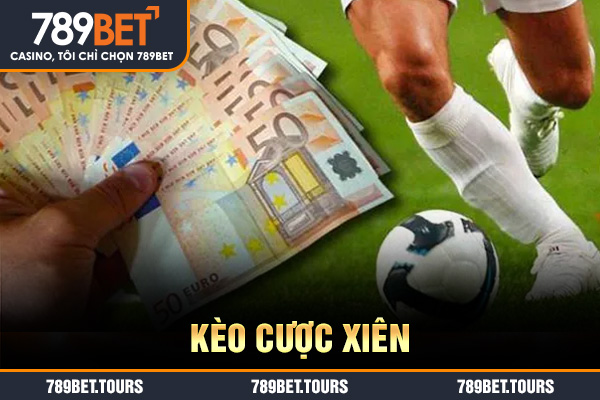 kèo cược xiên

* * * * * * *

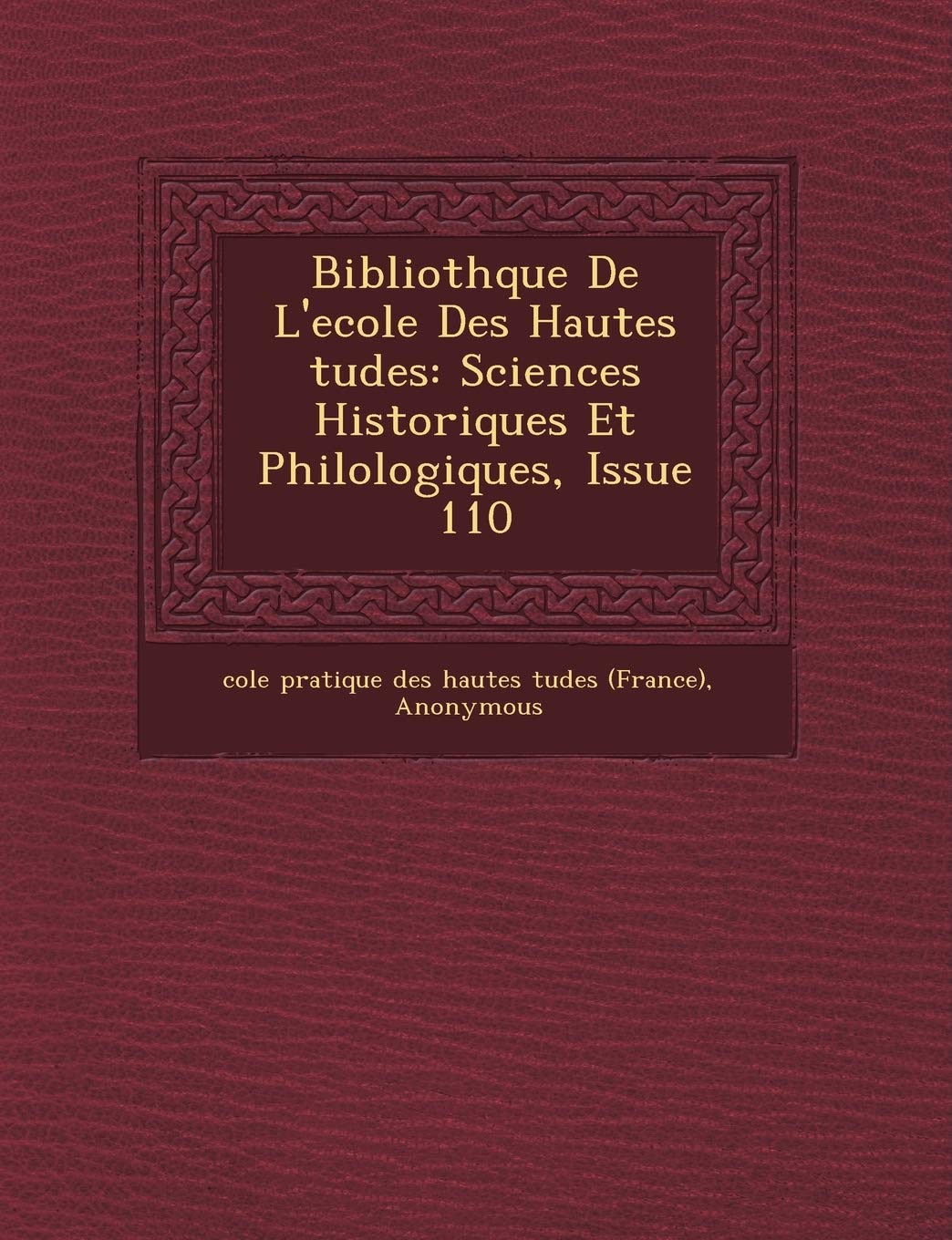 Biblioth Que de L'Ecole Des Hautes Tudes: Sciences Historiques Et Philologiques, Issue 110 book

* * * * * * *

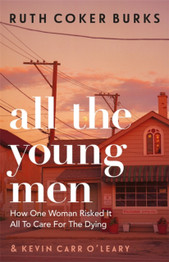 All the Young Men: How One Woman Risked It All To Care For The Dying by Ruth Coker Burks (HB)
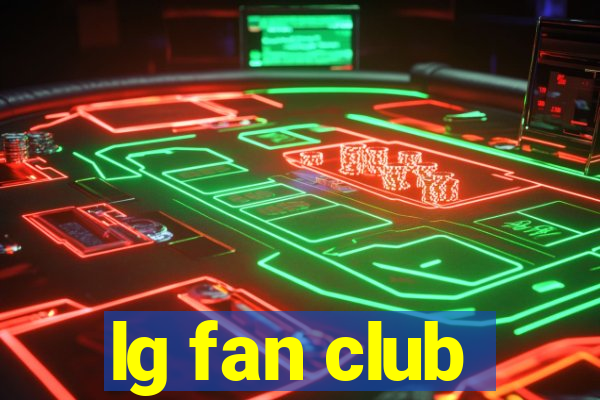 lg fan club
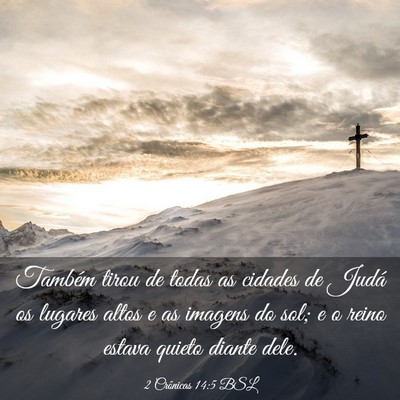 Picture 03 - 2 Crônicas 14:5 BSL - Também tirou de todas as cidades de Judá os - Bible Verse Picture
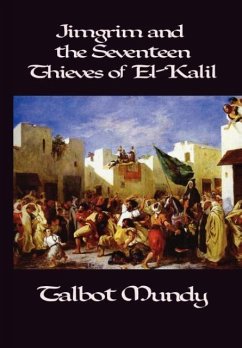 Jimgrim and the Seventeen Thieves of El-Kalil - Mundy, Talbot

* * * * * * *

Above are the records; copy from them only the lines starting at the one containing "Picture 03 - 2" and ending at the one containing "Jimgrim and the", exactly and without pictures.

 Picture 03 - 2 Crônicas 14:5 BSL - Também tirou de todas as cidades de Judá os - Bible Verse Picture
 Jimgrim and the Seventeen Thieves of El-Kalil - Mundy, Talbot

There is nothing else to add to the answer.